We have seen huge shifts across other industries that we can draw parallels with when looking at the future of the aviation industry. Take Amazon and the change in consumer behaviours towards ecommerce for example. The way people shop now is vastly different to how they were – the high street is no longer as it was. With at home deliveries, rapid convenient service levels and online ordering now embedded with consumer segments that perhaps two years ago wouldn’t have considered it as an everyday option for them. The airport of the future, I believe, will face similar positive disruption, and if it doesn’t change to adapt, will become the high street.
There is a long-term shift happening across the industry, and we know airports are master planning for 2030 to 2035+ for ‘passenger only’ terminals. This tells you that this kind of technology is becoming embedded in future design thinking.
SM: Digitization and decentralization of airport processes is the future of the aviation industry. Digital passenger and baggage processes will minimize the number of touch points at the airport and thus the likelihood of bottlenecks and lost time. Off-airport baggage handling is gradually transforming the customer journey and airport baggage handling processes.
Andrew Price (AP):
Fundamentally this technology brings a win to every stakeholder in an air travel journey, so it ought to be a part of the future of aviation.

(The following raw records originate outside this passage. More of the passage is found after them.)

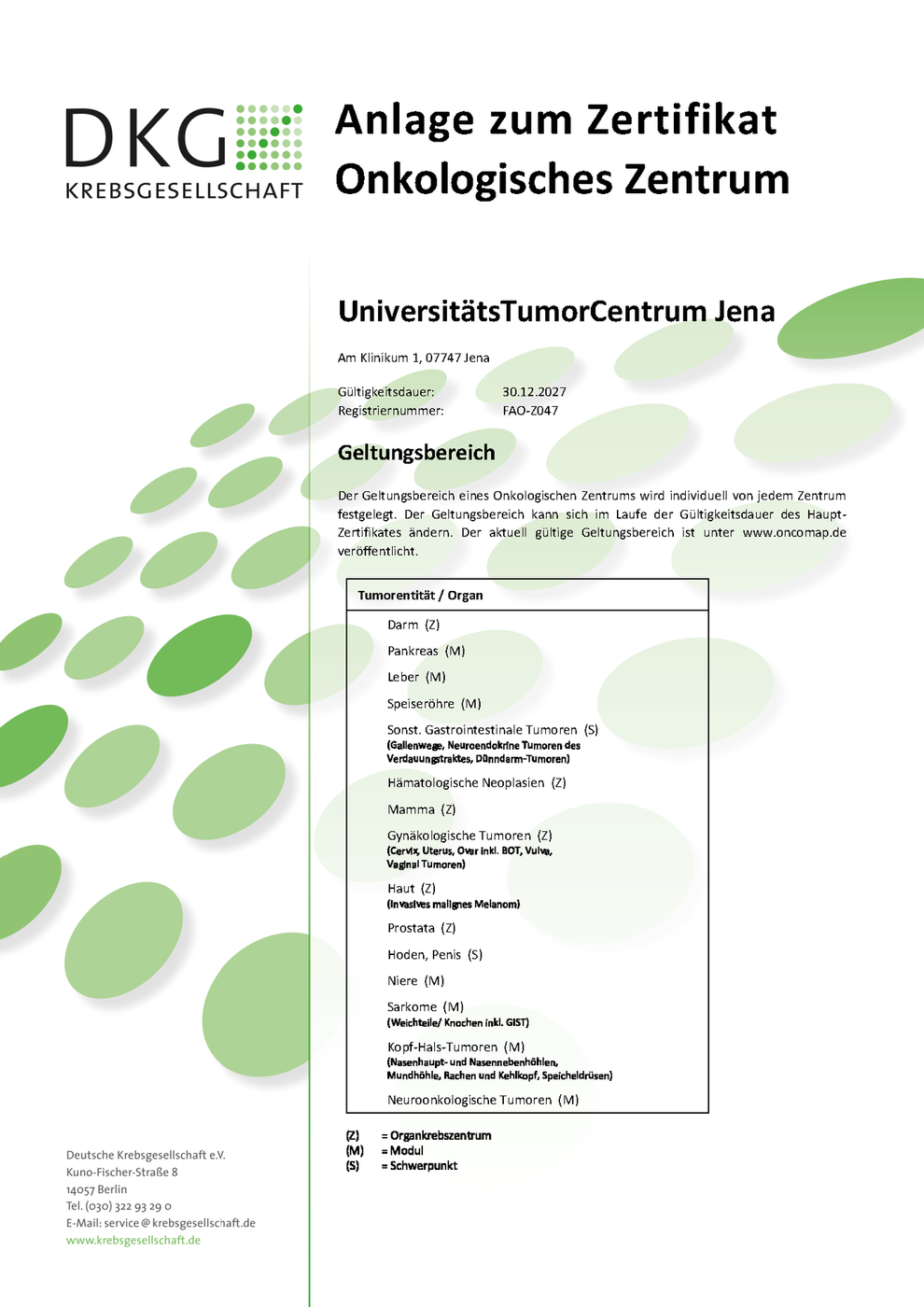 DKG
KREBSGESELLSCHAFT

Anlage zum Zertifikat
Onkologisches Zentrum

UniversitätsTumorCentrum Jena

Am Klinikum 1, 07747 Jena

Gültigkeitsdauer: 30.12.2027
Registriernummer: FAO-Z047

Geltungsbereich

Der Geltungsbereich eines Onkologischen Zentrums wird individuell von jedem Zentrum festgelegt. Der Geltungsbereich kann sich im Laufe der Gültigkeitsdauer des Haupt-Zertifikates ändern. Der aktuell gültige Geltungsbereich ist unter www.oncomap.de veröffentlicht.

| Tumorentität / Organ |
|---|
| Darm (Z) |
| Pankreas (M) |
| Leber (M) |
| Speiseröhre (M) |
| Sonst. Gastrointestinale Tumoren (S) (Gallenwege, Neuroendokrine Tumoren des Verdauungstraktes, Dünndarm-Tumoren) |
| Hämatologische Neoplasien (Z) |
| Mamma (Z) |
| Gynäkologische Tumoren (Z) (Cervix, Uterus, Ovar inkl. BOT, Vulva, Vaginal Tumoren) |
| Haut (Z) (Invasives malignes Melanom) |
| Prostata (Z) |
| Hoden, Penis (S) |
| Niere (M) |
| Sarkome (M) (Weichteile/ Knochen inkl. GIST) |
| Kopf-Hals-Tumoren (M) (Nasenhaupt- und Nasennebenhöhlen, Mundhöhle, Rachen und Kehlkopf, Speicheldrüsen) |
| Neuroonkologische Tumoren (M) |

(Z) = Organkrebszentrum
(M) = Modul
(S) = Schwerpunkt

Deutsche Krebsgesellschaft e.V.
Kuno-Fischer-Straße 8
14057 Berlin
Tel. (030) 322 93 29 0
E-Mail: service@krebsgesellschaft.de
www.krebsgesellschaft.de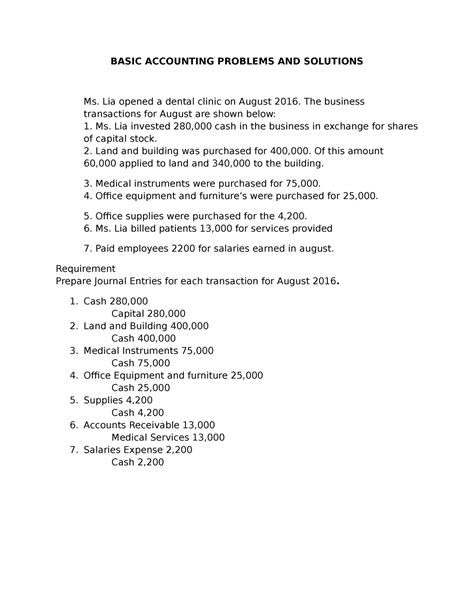 BASIC ACCOUNTING PROBLEMS AND SOLUTIONS

Ms. Lia opened a dental clinic on August 2016. The business transactions for August are shown below:
1. Ms. Lia invested 280,000 cash in the business in exchange for shares of capital stock.
2. Land and building was purchased for 400,000. Of this amount 60,000 applied to land and 340,000 to the building.

3. Medical instruments were purchased for 75,000.
4. Office equipment and furniture's were purchased for 25,000.

5. Office supplies were purchased for the 4,200.
6. Ms. Lia billed patients 13,000 for services provided

7. Paid employees 2200 for salaries earned in august.

Requirement
Prepare Journal Entries for each transaction for August 2016.

1. Cash 280,000
Capital 280,000
2. Land and Building 400,000
Cash 400,000
3. Medical Instruments 75,000
Cash 75,000
4. Office Equipment and furniture 25,000
Cash 25,000
5. Supplies 4,200
Cash 4,200
6. Accounts Receivable 13,000
Medical Services 13,000
7. Salaries Expense 2,200
Cash 2,200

It is not unusual for baggage systems to cost many millions to build, and then they are used at peak for perhaps three hours per day. You can greatly reduce these costs by controlling the flow of bags into the system and de-peaking the baggage flow, off-airport services such as those offered by AirPortr are really the only way to do this.
For the passenger there is an even greater benefit. Being able to check your bag in early, without the need to carry it to the airport is a huge win. Families travelling can relax more and enjoy the trip to the airport, rather than being stressed about the queues they might face when they get there. Coming home you can check out of your hotel and the bag can already be on its journey, leaving you hands free to enjoy that last day sightseeing or at the beach. Airlines get a benefit of having more information about the number of bags on the flight earlier, allowing them to take more cargo, as well as having fewer no-show passengers.
One of the great phrases I have heard post Covid-19 is that we need to rebuild aviation, but better. This is a great enabler for a better journey.